-- begin Stored records --

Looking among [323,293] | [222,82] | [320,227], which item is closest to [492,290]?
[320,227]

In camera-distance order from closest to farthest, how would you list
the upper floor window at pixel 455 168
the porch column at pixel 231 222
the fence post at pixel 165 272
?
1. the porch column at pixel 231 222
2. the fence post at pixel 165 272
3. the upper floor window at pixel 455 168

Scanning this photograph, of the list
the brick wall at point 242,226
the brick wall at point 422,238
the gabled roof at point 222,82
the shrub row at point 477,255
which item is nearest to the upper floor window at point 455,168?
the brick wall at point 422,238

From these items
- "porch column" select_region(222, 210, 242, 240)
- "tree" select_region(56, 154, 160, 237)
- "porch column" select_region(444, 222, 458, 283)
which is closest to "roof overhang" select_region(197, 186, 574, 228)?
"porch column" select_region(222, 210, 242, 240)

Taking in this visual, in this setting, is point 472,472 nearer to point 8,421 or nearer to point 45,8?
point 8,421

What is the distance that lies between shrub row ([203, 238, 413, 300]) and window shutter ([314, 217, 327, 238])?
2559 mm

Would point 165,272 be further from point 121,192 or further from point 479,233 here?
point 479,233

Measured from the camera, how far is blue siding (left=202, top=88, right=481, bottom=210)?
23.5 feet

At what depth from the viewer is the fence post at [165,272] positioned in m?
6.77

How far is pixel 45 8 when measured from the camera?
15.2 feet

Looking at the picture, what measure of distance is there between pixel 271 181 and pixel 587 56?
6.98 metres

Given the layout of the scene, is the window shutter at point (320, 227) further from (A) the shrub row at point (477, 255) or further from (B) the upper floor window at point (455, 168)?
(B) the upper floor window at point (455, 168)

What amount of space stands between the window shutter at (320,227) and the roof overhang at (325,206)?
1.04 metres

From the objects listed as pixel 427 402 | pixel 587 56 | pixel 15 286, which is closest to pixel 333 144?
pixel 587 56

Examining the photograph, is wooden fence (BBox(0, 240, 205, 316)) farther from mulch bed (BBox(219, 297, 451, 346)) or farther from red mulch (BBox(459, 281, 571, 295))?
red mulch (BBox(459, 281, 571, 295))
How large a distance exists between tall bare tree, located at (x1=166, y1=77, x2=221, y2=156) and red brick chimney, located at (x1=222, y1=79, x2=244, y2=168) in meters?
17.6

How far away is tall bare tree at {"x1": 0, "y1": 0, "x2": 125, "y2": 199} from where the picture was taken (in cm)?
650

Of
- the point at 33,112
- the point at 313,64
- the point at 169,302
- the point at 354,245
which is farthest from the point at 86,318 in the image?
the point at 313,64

-- end Stored records --

**What you will do:** Could you format the rows as a numbered list, starting at the first row and ending at the line that contains "6.98 metres", with blank lines left out?

**Answer to this problem:**
1. Looking among [323,293] | [222,82] | [320,227], which item is closest to [492,290]?
2. [320,227]
3. In camera-distance order from closest to farthest, how would you list
4. the upper floor window at pixel 455 168
5. the porch column at pixel 231 222
6. the fence post at pixel 165 272
7. ?
8. 1. the porch column at pixel 231 222
9. 2. the fence post at pixel 165 272
10. 3. the upper floor window at pixel 455 168
11. Scanning this photograph, of the list
12. the brick wall at point 242,226
13. the brick wall at point 422,238
14. the gabled roof at point 222,82
15. the shrub row at point 477,255
16. which item is nearest to the upper floor window at point 455,168?
17. the brick wall at point 422,238
18. From these items
19. - "porch column" select_region(222, 210, 242, 240)
20. - "tree" select_region(56, 154, 160, 237)
21. - "porch column" select_region(444, 222, 458, 283)
22. which is closest to "roof overhang" select_region(197, 186, 574, 228)?
23. "porch column" select_region(222, 210, 242, 240)
24. Taking in this visual, in this setting, is point 472,472 nearer to point 8,421 or nearer to point 45,8?
25. point 8,421
26. What is the distance that lies between shrub row ([203, 238, 413, 300]) and window shutter ([314, 217, 327, 238])?
27. 2559 mm
28. Would point 165,272 be further from point 121,192 or further from point 479,233 here?
29. point 479,233
30. Measured from the camera, how far is blue siding (left=202, top=88, right=481, bottom=210)?
31. 23.5 feet
32. At what depth from the viewer is the fence post at [165,272] positioned in m?
33. 6.77
34. How far is pixel 45 8 when measured from the camera?
35. 15.2 feet
36. Looking at the picture, what measure of distance is there between pixel 271 181 and pixel 587 56?
37. 6.98 metres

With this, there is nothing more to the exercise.